What you are asked to do:
Give the items as a two-column CSV with the columns item and answer, one row per item, putting the item's text and its answer each in a single quoted field and replacing line breaks with spaces. Begin at the line containing "What distance from the camera does shop" and stop after the line containing "Answer: the point at 166,0".

Items from a dataset:
★ ★ ★ ★ ★

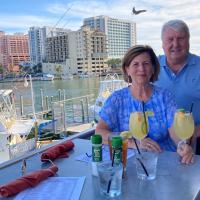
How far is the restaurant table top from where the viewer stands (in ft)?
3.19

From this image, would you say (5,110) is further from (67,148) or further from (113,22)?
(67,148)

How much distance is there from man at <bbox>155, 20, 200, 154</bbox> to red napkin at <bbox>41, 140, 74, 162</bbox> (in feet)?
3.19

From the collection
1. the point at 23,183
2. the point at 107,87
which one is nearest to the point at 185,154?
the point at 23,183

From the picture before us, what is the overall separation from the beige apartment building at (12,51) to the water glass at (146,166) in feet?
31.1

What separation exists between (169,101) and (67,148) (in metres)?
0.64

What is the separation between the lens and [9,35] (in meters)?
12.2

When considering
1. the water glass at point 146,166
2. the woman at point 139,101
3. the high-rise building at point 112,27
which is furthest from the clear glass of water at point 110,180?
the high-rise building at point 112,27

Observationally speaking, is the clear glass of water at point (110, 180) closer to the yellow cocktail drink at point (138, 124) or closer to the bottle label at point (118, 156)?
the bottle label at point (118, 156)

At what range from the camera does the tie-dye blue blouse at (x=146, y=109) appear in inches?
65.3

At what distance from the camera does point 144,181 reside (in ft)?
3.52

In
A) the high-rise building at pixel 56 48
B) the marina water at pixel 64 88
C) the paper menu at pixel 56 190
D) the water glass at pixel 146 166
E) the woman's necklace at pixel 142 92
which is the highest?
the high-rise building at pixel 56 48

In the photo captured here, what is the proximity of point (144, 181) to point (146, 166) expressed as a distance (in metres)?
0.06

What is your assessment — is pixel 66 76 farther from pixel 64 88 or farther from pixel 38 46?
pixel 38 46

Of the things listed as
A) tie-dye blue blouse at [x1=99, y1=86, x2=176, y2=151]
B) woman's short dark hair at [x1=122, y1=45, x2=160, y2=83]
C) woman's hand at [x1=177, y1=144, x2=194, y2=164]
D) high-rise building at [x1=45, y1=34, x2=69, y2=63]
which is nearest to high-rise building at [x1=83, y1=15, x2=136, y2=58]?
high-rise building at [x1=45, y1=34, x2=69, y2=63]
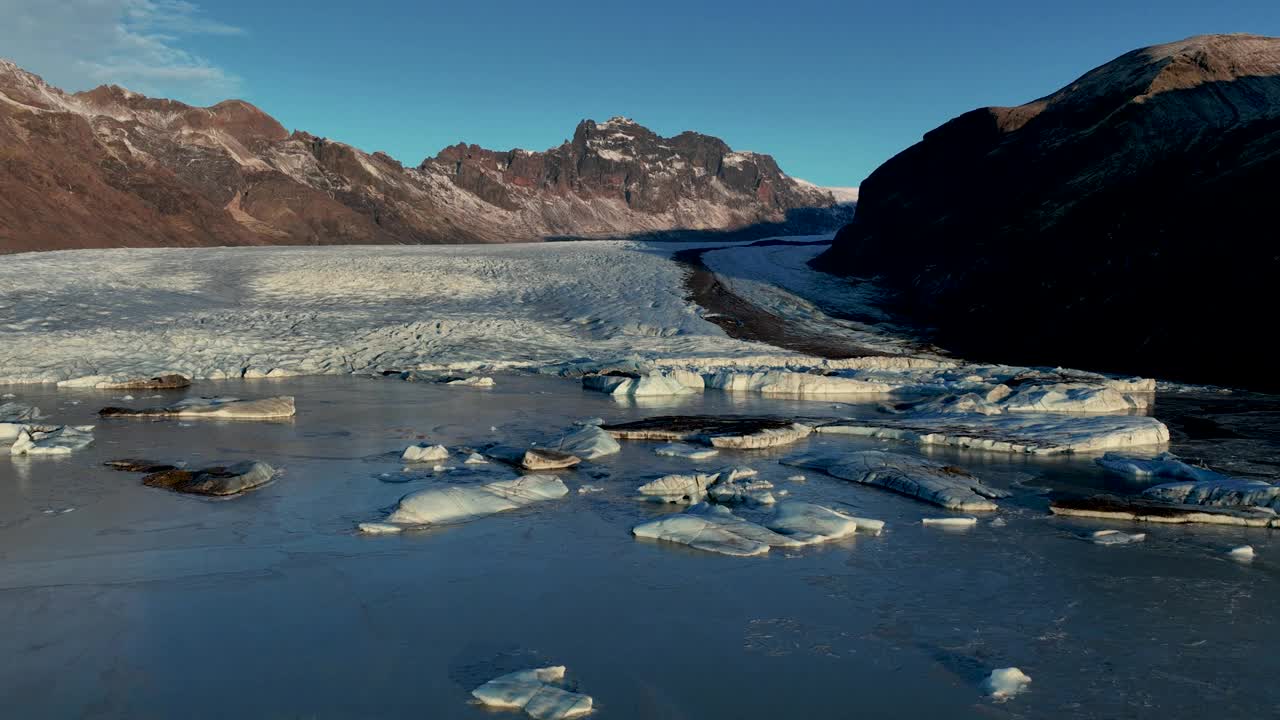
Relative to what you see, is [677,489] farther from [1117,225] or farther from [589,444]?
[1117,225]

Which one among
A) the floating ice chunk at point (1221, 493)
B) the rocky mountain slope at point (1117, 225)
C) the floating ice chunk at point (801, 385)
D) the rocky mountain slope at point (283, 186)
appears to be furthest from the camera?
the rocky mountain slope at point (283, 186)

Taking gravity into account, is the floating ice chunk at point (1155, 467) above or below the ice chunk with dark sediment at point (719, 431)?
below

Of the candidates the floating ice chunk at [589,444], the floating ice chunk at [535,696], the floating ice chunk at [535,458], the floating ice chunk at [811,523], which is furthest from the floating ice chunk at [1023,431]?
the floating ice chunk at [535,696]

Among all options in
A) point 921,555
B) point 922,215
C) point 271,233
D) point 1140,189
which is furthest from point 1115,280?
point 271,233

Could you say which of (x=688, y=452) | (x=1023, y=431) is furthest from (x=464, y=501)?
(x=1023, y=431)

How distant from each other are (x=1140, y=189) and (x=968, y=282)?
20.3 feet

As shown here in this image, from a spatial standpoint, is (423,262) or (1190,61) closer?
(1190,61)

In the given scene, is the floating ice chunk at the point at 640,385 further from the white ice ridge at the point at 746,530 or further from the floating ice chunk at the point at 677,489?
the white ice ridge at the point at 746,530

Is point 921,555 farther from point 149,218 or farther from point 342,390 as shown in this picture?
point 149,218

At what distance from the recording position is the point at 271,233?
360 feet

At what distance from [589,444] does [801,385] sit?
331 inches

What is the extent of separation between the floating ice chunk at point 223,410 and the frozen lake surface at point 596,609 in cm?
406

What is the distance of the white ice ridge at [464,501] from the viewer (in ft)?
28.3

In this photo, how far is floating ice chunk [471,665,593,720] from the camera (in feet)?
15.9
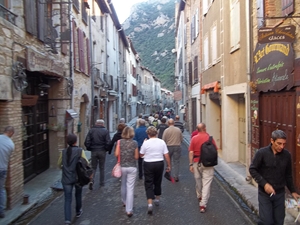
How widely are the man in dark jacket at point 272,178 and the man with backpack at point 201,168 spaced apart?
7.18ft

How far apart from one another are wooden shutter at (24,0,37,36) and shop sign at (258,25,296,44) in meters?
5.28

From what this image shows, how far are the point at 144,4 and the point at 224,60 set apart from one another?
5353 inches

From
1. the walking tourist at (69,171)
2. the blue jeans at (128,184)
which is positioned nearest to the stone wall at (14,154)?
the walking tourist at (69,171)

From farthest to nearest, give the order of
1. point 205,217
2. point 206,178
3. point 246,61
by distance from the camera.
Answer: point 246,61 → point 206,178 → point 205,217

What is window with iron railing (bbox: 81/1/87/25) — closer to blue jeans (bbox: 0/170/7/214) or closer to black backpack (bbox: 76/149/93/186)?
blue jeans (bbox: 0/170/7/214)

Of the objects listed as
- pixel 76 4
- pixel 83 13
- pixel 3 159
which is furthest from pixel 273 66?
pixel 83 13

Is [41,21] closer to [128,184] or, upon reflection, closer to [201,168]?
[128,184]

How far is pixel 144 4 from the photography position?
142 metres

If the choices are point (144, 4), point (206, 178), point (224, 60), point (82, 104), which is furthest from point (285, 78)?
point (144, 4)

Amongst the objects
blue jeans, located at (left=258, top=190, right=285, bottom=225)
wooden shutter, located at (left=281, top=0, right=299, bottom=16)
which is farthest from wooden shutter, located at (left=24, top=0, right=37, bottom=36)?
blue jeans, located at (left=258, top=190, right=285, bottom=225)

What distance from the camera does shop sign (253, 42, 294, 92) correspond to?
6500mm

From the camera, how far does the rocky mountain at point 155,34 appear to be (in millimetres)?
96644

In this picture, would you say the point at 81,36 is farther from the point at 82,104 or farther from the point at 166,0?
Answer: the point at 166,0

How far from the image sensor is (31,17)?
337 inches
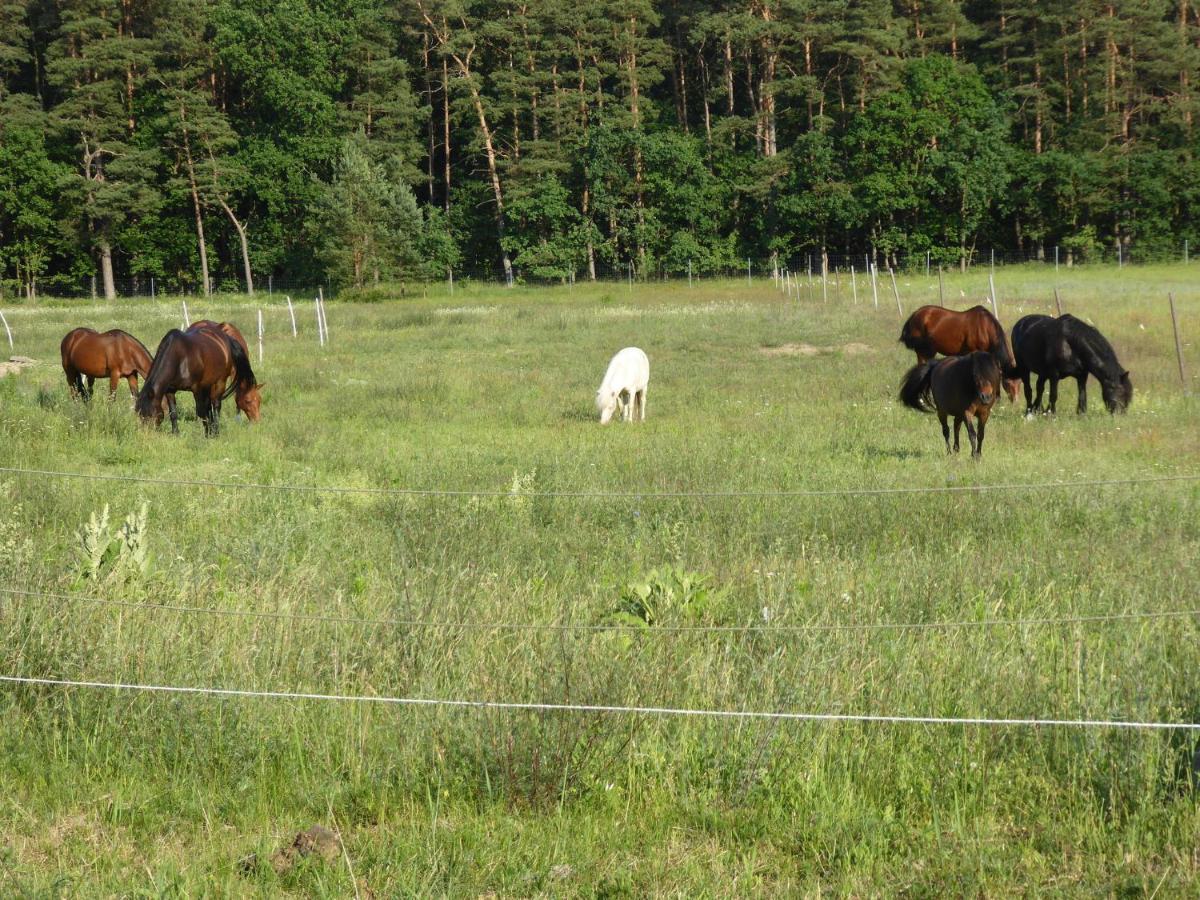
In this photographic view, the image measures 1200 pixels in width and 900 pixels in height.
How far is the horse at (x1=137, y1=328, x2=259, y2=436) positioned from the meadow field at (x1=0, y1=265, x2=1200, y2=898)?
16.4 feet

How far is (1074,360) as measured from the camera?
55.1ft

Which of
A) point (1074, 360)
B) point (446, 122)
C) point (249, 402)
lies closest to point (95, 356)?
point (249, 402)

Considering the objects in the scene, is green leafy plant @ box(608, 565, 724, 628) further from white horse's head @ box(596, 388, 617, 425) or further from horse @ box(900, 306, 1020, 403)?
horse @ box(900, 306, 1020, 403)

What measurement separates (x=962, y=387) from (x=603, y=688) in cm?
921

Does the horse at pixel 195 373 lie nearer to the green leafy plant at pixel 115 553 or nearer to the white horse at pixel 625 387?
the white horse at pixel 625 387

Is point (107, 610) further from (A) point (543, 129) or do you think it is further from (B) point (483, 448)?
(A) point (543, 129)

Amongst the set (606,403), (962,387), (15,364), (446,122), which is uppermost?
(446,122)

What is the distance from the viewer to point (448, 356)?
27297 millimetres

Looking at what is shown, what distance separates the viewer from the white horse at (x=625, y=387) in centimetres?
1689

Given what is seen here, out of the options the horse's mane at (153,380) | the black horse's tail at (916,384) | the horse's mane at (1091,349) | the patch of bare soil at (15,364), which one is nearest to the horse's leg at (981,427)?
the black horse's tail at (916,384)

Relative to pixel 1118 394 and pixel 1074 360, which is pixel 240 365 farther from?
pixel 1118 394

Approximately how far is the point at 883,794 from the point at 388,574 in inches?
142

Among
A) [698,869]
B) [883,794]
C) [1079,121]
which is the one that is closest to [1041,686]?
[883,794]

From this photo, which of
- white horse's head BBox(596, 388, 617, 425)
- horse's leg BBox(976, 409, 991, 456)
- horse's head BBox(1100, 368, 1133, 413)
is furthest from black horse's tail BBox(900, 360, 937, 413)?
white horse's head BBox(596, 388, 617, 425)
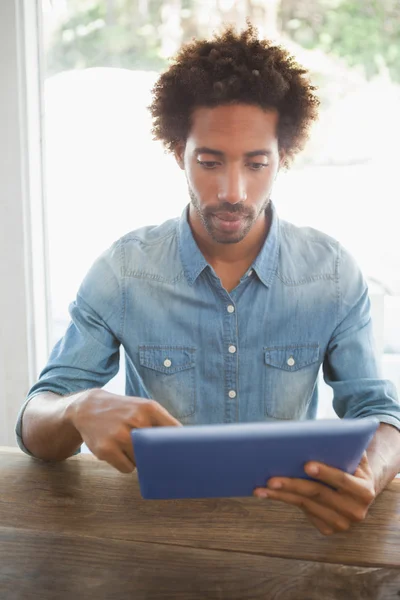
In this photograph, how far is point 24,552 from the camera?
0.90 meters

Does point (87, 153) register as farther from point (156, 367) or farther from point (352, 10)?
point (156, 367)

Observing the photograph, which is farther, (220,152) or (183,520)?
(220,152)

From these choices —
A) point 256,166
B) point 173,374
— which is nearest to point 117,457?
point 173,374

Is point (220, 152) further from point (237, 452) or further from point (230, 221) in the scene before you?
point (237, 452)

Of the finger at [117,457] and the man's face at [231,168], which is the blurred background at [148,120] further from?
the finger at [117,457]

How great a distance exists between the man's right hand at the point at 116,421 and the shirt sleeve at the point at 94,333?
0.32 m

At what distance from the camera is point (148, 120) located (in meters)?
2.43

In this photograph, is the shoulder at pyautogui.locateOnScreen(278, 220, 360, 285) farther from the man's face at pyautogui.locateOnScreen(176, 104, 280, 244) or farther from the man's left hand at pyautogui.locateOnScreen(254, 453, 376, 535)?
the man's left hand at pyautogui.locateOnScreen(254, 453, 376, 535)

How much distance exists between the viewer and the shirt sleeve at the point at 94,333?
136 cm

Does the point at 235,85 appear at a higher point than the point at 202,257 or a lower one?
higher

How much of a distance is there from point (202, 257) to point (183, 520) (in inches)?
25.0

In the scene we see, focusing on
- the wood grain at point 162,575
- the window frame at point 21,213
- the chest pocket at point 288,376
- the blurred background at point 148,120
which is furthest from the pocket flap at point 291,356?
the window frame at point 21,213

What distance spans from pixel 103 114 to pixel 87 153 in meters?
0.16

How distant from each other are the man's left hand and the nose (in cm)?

★ ★ ★ ★ ★

Problem solution:
item,answer
"What distance from the camera does shop sign (253, 42, 294, 92) correspond to?","6500mm"
"From the camera, how far does the rocky mountain at point 155,34 appear to be (in millimetres)?","96644"
"In this picture, would you say the point at 81,36 is farther from the point at 82,104 or farther from the point at 166,0?","Answer: the point at 166,0"